# Selected extract
In Downey's capable hands the resultant collision of life with art produces a stunning hall of mirrors effect: the author, Rod, is himself a PR guru who has tackled the media on boy love; so is his hero Red; and Red is also writing an "autobiographical" (maybe) novel called The Moralist! It is teasing, tantalizing, post-modern in its self-referential aspects, and utterly queer in the "queer theory" sense that it confounds categorisation. Red is even depicted as reading reviews of this other The Moralist that eerily anticipate the observations I am keying in at this very moment. Red is a benign sorcerer in Jonathan's eyes. And Rod? Has he bewitched me into writing what he wants? Jeez, this is making me dizzy!

In a more straightforward way, Downey is good with dialogue too. The gripping scenes in which Jonathan valiantly battles to thwart a good cop/bad cop routine when interrogated over his friendship with Red, reminded me of John Grisham's The Client. And while the subject matter of The Moralist (to say nothing of the title) invites comparison with Gide, I found the dialectical handling of the philosophical issues reminiscent of Gore Vidal. As for the evocation of Red's "sorcery" with Jonathan, it is a triumph with few parallels this side of the ancient classics. Some may chafe at what may seem the author's self-congratulatory tone, given that we could be talking of autobiography. But that tone comes in a balanced context. Earlier in life, he confesses, "he had not a clue how to bag his prey. He was Aschenbach at twenty-six."

# Provided data
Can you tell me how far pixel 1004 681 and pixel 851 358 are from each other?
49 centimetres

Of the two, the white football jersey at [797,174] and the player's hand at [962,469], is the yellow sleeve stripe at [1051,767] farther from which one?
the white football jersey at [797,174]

# Work to complete
1. Could you return the passage of the review of The Moralist between "In Downey's capable" and "making me dizzy!", inclusive?
2. Do these statements agree with the review of The Moralist? Answer yes or no for each, quoting the deciding words of the review.
(a) The reviewer likens the interrogation scenes to John Grisham's The Client.
(b) In Jonathan's eyes, Red is a malevolent sorcerer.
(c) The reviewer finds the dialectical handling of the philosophical issues reminiscent of Gide.
3. How would you extend the review of The Moralist, starting after its last sentence?

# Written responses
1.
In Downey's capable hands the resultant collision of life with art produces a stunning hall of mirrors effect: the author, Rod, is himself a PR guru who has tackled the media on boy love; so is his hero Red; and Red is also writing an "autobiographical" (maybe) novel called The Moralist! It is teasing, tantalizing, post-modern in its self-referential aspects, and utterly queer in the "queer theory" sense that it confounds categorisation. Red is even depicted as reading reviews of this other The Moralist that eerily anticipate the observations I am keying in at this very moment. Red is a benign sorcerer in Jonathan's eyes. And Rod? Has he bewitched me into writing what he wants? Jeez, this is making me dizzy!

2.
(a) Yes: "reminded me of John Grisham's The Client."
(b) No: "Red is a benign sorcerer in Jonathan's eyes."
(c) No: "I found the dialectical handling of the philosophical issues reminiscent of Gore Vidal."

3.
Nor is this glancing reference to Mann's Death In Venice the only example I could give of many subtle ways in which Downey seems to anticipate every conceivable line of criticism. The clearest chink in this Quixote's armour lies not in his skills as a writer or advocate, nor in his "predatory" love life, if that is what is being related. His often thinly disguised shadowing of real life BL political activism is likewise not a problem: the fact that I could identify no fewer than 17 real characters depicted under changed names just added to my interest. No, the vulnerability is philosophical.

While one cannot have too much "glabrous" youth in a book, what are we to make of one grounded in "solipsistic" moral philosophy? If only Red's ideas are at stake, not Rod's, then Rod has no problem. In this scenario, the literary character's ideas can be as off the wall as the author pleases: the character's living out of those ideas on the page may be just as illuminating as if his stance is rock solid. But what if Red is Rod, period? What if Rod is not looking for deniability in this area but is keen to nail his own colours to the mast?

In that case, he'd better make sure his ground is defensible against all comers. Red's/Rod's key perception was that "Good and evil were simply window dressing to justify whatever we want. 'Good' was what we wanted. 'Evil' was what we didn't." It is a view that seems to vaporise existentialism ("the philosophy of choice in the 20th century" as Red wittily put it). Each of us has no choice but to have a subjective position, comprising our own wants and preferences. We cannot choose what we "want to want," so to speak. And what we want is inevitably what we choose, if we can get it.

It is no new perception. Hume argued long ago that the distinction between good and evil must derive from our feelings, not from our reason. Kant took the completely opposite view. His privileging of abstract reason in the search for moral principles looks unrealistic these days but the debate is by no means over.
Kant was full of cant – in his private life too – but philosophers to this day, such as Thomas Nagel and Michael Smith, are finding ingenious ways to reinstate objectivity in moral debate.

Red is more a Nietzsche man, though not afraid to tilt at that giant either. Our reasoned choices are just "a second-generation copy of desire", he insists. He is full of flashy aphorisms like this, another reason why The Moralist is a delight to read. One senses Downey is steeped in the assertive manner of the German romantic philosophers, and a romantic individualist his hero certainly is.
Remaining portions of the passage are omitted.